*Exercice court 1*. D'après le texte sur Hegel, vers quoi va la marche de l'Histoire ?

*Texte source*.
PRB = L’évolution de l’Humanité, telle que la relatent les historiens, obéit-elle à une rationalité, a-t-elle un sens (direction et signification) ? Quelle unité discerner dans le chaos des événements ? Ne peut-on distinguer un mouvement d’unification politique de l’espèce humaine ?

Pour Hegel, c'est l'Idée, principe spirituel suprême immanent au monde, qui, selon Hegel, gouverne l'histoire (= idéalisme absolu). L'Idée, conçue comme forme d'unification dernière par la Raison humaine, devient, dans le temps, de plus en plus claire et transparente. Ainsi, le philosophe peut-il découvrir une histoire de plus en plus rationnelle, pacifiée et libre. La marche de l’Histoire, c’est la marche vers la Liberté, vers la Rationalité : « Tout ce qui est réel est rationnel, tout ce qui est rationnel est réel » (« Préface de la Philosophie du Droit ») Au fond, Hegel pense que l'histoire se confond avec le devenir d'un principe spirituel supérieur.

 «L'Idée est le vrai, l'éternel, la puissance absolue. Elle se manifeste dans le monde et rien ne s'y manifeste qui ne soit elle, sa majesté et sa magnificence : voilà ce que la philosophie démontre.» (Hegel, «La Raison dans l’Histoire»).

 Cette Idée absolue se fait elle-même à travers l'histoire, qui représente l'Idée en marche. D'étape en étape, de marche en marche, de tremplin en tremplin, l'histoire ne cesse de se simplifier et de s'unifier : chaque moment est préférable au précédent et offre le spectacle d'améliorations spirituelles. Aussi, sans la notion de progrès, le cours de l'histoire est-il incompréhensible. Chaque figure historique est supérieure à celle qui constituait son être précédent: «… les Orientaux ont su qu’un seul homme est libre, le monde grec et romain que quelques-uns sont libres tandis que nous savons, nous, que tous les hommes sont libres, que l’homme en tant qu’homme est libre.»

Chaque époque est marquée par la domination culturelle et militaire d’un Peuple, qui est l’incarnation la plus haute de l’Esprit. L’histoire de l’humanité est donc, selon Hegel, l’histoire dialectique de moments historiques, chaque moment correspondant à l’émergence d’un peuple phare, suivi de son déclin. Au XVIIIe siècle à France dominait le monde, au XIXe siècle l’Angleterre, au XXe siècle les USA et au XXIe la Chine et au XXIIe, l’Inde.

=> A LIRE :  https : //1000-idees-de-culture-generale.fr/raison-histoire-hegel/



Hegel: «La Raison dans l’Histoire».

*Exercice court 2*. Compte les rangées ci-dessous qui contiennent la chaîne « compact », en tenant compte de la casse, et donne uniquement ce nombre.

*Données de travail*.
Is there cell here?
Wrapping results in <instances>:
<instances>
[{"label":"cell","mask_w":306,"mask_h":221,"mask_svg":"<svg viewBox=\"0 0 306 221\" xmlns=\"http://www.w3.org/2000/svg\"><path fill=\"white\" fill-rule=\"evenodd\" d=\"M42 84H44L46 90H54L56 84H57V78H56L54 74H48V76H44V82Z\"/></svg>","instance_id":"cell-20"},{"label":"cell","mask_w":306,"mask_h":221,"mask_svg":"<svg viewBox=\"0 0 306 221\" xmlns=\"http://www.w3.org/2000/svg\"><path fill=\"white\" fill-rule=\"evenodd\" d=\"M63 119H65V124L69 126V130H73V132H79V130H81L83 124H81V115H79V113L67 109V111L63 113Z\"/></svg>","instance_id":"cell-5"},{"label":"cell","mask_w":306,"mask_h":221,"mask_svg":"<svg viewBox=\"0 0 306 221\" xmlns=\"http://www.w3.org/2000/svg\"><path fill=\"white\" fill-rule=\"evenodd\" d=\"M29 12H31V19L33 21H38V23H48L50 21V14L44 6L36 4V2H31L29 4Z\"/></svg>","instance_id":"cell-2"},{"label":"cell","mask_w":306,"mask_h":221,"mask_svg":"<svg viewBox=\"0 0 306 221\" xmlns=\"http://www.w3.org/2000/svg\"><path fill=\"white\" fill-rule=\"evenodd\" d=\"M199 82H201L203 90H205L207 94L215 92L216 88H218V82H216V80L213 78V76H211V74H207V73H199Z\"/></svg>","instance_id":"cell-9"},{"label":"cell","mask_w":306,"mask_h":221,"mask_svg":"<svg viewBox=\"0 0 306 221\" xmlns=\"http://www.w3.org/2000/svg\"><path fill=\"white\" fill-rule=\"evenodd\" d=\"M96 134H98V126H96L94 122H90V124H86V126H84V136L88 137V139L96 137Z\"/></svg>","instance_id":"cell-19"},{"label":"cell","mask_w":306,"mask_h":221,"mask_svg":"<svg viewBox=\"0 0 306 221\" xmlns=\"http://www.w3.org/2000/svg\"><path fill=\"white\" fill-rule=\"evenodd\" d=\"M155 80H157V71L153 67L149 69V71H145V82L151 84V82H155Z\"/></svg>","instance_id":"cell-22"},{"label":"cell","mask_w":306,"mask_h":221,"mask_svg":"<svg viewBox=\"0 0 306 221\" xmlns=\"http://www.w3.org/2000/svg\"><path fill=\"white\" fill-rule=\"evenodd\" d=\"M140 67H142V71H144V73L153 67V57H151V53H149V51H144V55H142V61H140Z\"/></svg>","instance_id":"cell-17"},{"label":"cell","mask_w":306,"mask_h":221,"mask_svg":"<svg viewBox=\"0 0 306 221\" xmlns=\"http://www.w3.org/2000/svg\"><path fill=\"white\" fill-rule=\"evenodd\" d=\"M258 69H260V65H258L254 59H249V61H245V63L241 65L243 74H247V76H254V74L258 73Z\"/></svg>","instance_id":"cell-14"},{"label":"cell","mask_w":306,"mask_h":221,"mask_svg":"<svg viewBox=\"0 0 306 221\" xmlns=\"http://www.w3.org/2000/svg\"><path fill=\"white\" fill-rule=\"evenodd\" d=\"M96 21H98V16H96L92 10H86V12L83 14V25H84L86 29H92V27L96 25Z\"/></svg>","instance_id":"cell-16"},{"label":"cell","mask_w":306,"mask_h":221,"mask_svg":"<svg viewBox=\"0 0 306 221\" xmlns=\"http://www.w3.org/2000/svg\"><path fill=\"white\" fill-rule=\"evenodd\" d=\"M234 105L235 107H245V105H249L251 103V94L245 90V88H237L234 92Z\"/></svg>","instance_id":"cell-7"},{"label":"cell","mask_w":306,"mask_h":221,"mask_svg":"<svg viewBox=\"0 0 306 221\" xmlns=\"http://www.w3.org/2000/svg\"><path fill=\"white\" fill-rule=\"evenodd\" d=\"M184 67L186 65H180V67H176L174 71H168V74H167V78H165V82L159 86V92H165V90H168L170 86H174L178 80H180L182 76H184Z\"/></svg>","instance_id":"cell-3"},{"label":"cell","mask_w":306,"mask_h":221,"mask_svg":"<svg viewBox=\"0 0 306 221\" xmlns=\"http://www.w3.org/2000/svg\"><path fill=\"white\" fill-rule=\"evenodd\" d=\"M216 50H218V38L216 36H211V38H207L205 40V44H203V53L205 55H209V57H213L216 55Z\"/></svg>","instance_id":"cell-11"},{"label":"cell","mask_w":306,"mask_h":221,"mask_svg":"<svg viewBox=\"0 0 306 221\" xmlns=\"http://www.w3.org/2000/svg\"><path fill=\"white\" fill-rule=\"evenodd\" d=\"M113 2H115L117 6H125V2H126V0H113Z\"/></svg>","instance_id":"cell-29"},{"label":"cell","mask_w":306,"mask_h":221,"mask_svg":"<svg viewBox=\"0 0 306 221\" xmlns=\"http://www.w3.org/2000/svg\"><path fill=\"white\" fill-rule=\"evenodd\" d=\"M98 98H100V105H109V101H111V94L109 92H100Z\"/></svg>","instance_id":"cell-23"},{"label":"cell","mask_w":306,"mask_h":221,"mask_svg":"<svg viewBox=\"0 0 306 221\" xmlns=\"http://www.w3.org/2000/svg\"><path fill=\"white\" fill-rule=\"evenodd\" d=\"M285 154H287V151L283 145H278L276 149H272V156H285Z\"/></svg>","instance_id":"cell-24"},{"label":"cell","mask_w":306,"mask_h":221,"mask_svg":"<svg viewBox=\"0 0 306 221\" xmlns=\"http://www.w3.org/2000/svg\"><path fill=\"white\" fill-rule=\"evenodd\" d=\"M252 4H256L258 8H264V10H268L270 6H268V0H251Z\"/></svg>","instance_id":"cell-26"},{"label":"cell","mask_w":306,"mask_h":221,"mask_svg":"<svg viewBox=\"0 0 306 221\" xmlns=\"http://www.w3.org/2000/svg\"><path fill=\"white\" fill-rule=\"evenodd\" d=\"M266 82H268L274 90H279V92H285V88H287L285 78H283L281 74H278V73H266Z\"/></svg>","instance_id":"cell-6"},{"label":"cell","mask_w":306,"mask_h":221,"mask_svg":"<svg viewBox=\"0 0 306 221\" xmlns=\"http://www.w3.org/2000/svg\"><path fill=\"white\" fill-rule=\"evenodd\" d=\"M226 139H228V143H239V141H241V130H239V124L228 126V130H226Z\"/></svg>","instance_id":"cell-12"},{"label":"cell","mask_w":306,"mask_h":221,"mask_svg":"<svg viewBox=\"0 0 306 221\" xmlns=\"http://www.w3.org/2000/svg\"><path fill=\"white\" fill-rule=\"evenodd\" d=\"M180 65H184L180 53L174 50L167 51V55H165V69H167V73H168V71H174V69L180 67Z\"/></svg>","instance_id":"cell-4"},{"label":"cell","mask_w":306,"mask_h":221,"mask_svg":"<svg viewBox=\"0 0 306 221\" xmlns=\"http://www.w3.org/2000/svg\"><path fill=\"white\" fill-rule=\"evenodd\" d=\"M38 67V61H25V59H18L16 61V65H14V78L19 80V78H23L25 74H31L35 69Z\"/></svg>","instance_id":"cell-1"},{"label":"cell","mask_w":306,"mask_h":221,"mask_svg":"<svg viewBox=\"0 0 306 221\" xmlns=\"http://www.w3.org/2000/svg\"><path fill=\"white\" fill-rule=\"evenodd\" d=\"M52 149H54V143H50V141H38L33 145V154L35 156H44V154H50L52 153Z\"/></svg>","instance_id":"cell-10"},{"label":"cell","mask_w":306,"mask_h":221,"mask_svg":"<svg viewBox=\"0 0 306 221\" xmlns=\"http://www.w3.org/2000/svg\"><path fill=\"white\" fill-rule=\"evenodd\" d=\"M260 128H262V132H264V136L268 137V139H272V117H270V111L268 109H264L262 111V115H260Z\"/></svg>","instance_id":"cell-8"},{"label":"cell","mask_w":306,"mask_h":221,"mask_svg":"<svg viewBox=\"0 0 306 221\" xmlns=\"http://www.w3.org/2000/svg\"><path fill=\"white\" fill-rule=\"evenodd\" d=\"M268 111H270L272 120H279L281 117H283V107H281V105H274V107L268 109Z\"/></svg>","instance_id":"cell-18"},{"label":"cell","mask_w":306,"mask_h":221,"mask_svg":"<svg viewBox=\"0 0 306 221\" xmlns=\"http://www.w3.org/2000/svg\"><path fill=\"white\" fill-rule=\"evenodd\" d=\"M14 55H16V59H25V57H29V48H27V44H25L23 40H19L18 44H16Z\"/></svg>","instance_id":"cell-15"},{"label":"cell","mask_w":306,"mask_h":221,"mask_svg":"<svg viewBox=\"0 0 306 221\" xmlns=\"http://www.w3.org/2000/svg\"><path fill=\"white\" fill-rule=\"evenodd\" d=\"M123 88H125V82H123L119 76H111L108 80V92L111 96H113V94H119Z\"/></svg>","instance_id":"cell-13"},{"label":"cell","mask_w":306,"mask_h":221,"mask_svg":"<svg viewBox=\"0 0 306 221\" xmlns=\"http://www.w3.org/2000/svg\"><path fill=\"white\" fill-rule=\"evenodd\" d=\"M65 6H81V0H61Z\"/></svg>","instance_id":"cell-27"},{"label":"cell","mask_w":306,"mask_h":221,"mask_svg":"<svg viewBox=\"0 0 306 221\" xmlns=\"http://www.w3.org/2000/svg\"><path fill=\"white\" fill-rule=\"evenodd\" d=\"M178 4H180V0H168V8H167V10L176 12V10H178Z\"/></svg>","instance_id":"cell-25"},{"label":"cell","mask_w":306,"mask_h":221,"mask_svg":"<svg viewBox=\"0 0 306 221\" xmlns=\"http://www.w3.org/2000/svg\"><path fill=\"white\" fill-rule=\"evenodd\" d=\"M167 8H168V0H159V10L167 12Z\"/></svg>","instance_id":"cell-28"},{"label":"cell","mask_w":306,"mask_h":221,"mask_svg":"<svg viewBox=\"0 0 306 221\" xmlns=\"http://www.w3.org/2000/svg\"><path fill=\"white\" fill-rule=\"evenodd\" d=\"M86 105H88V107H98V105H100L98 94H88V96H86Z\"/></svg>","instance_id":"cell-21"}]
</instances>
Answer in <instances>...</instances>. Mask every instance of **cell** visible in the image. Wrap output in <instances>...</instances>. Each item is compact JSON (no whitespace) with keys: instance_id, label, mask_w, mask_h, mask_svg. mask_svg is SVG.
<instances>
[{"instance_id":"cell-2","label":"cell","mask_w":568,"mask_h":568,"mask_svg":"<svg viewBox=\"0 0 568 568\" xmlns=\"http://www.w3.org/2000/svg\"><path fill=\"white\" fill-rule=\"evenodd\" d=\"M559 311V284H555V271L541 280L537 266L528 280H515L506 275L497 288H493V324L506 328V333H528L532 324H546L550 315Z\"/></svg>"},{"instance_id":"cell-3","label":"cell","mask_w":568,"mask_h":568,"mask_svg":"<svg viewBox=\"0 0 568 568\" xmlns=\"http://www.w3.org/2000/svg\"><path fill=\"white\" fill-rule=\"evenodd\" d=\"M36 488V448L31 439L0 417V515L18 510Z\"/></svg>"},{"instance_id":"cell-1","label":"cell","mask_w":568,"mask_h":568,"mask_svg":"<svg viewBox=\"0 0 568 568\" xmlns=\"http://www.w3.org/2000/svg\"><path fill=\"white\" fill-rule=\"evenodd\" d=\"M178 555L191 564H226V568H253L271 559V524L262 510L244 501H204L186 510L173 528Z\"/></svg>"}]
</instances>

*Résultat 1*. Vers la Liberté et la Rationalité.

*Résultat 2*. 1